__TASK ITEM 1__: List every public school district named in the article on Oklahoma schools and COVID-19.
__TASK ITEM 2__: According to the article on Oklahoma schools and COVID-19, what percentage of Mannsville students are on free or reduced lunch?
__TASK ITEM 3__: Reproduce the part of the article on Oklahoma schools and COVID-19 that opens with the words containing "OK schools prepare" and closes with "teacher tested positive.".

OK schools prepare for problems with online learning as positive COVID-19 cases pop up
Silo Public Schools will keep just one classroom of early education students at home after a student tested positive.
Achille Public Schools are keeping 7th through 9th graders home after a teacher tested positive.
Kingston Superintendent Brian Brister said it wasn’t easy to tell students the school was shutting down for two weeks.
“They were so excited those first two days to see their friends and get back into their normal routine of school,” Brister said.
Brister said the district was working hard to update technology and try to help all students distance learn when they had to shut down.
“The only thing we can do right now is do the paper packets,” Kingston said. “Our teachers are passing those out and parents are picking those up.”
Mannsville Public Schools shut down too, but Superintendent Brandi Price says she felt prepared.
“There’s obviously things that come up that you don’t anticipate, but we’re trying to work through anything that’s coming up and do what’s best for our kids,” Price said.
Silo Public Schools had a COVID positive student, but since the student was in an early education class, only that classroom will quarantine for two weeks.
“At the lower grades they’re able to self-contain in a classroom, so they’re within just that group of kids throughout the day,” Silo Public Schools Superintendent Kate McDonald said.
McDonald said the district prepared by creating a plan with the health department and made sure online learning was available to all students.
“We’re prepared to make that transition,” McDonald said.
Price said reaching WiFi wasn’t the only worry with distance learning. In Mannsville, 94 percent of students are on free or reduced lunch.
Price said there are two days scheduled where families can pick up a meal.
“I’ve got cafeteria workers right now working to make meals to hand out tomorrow,” Price said.
Many Kingston students also rely on meals provided by the school. Since a cafeteria worker tested COVID-positive, Brister said they can’t make the same arrangements as Mannsville.
“It’s especially devastating,” Brister said. “That gives you no way to feed your students.”
The hotspots given to districts by the Oklahoma State Department of Education will be coming in around the time Kingston students can go back to campus.
Brister said the district also purchased eight for school buses, which will be parked around the district in the event the district needs to go back to distance learning.
“Those who don’t have access to WiFi can come and park and use the WiFi off the bus,” Brister said.

__SUPPLIED MATERIAL__:
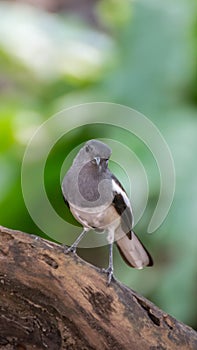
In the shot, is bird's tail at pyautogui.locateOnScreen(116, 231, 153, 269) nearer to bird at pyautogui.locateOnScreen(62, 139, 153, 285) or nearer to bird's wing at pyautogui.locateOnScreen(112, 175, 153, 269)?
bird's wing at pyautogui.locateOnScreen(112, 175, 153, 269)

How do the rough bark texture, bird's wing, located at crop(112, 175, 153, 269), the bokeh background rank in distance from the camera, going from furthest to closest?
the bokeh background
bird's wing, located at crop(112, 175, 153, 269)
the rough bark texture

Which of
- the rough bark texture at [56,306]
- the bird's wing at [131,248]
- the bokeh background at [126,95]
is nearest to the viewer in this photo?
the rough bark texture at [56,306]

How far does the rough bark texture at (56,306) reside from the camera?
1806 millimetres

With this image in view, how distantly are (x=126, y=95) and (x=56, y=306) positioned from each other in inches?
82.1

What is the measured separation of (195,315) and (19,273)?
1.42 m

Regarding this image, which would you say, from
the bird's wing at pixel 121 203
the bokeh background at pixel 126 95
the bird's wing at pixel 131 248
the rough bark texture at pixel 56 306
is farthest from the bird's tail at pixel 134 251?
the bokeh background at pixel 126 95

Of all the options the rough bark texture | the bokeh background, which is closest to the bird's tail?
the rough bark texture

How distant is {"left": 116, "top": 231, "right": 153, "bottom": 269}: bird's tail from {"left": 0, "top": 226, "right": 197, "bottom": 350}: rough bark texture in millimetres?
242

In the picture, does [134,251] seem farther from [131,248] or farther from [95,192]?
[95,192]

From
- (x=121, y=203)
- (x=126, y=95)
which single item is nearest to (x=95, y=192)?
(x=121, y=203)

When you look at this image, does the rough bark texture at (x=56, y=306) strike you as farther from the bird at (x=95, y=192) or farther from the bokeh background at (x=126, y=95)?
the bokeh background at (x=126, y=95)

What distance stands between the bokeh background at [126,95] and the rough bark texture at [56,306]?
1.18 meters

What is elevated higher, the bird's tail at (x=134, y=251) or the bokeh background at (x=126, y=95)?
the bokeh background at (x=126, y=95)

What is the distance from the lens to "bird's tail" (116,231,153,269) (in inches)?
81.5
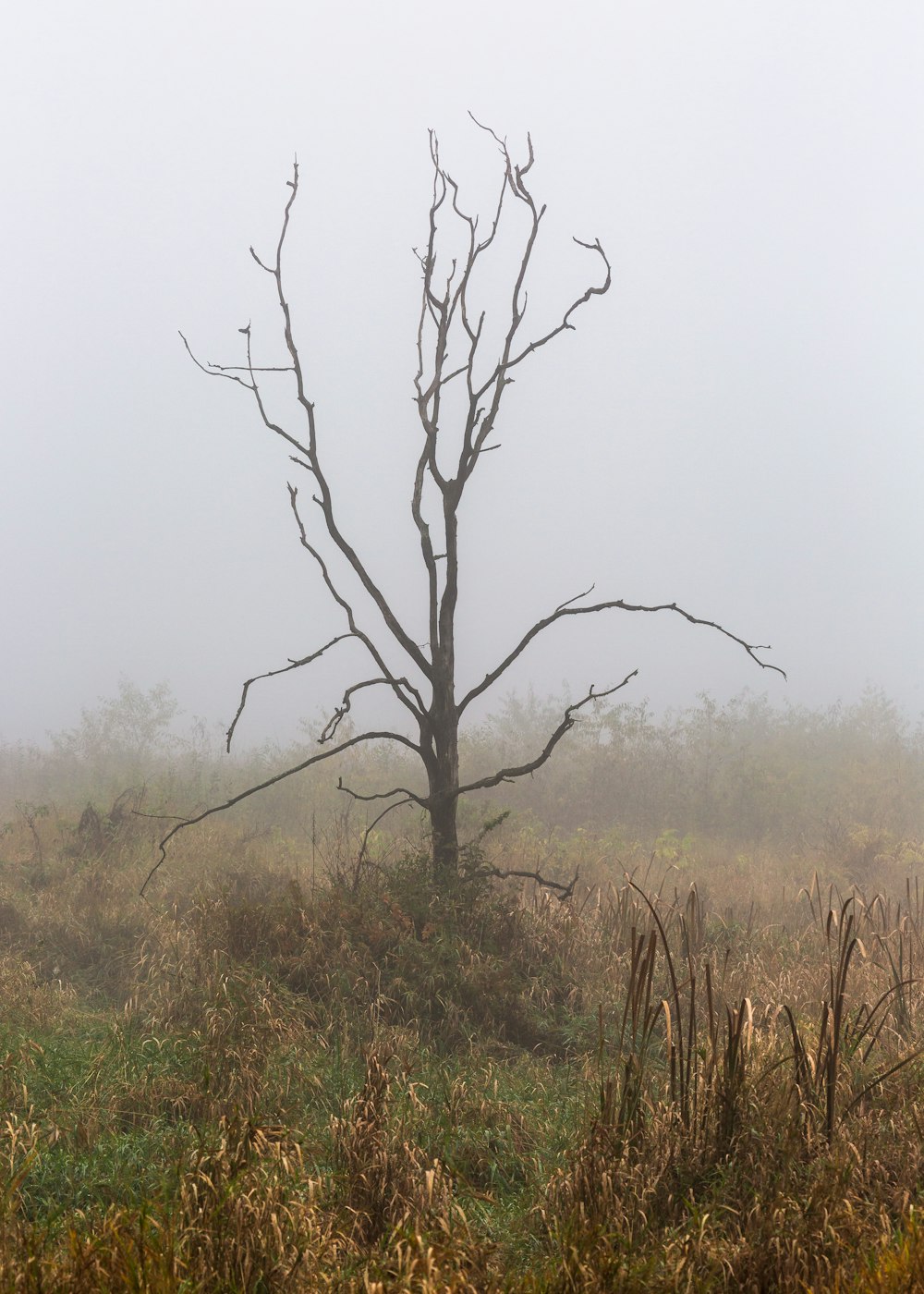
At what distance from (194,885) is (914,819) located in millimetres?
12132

__OUTPUT 1__: Silo Public Schools, Achille Public Schools, Kingston, Mannsville Public Schools

__OUTPUT 2__: 94 percent

__OUTPUT 3__:
OK schools prepare for problems with online learning as positive COVID-19 cases pop up
Silo Public Schools will keep just one classroom of early education students at home after a student tested positive.
Achille Public Schools are keeping 7th through 9th graders home after a teacher tested positive.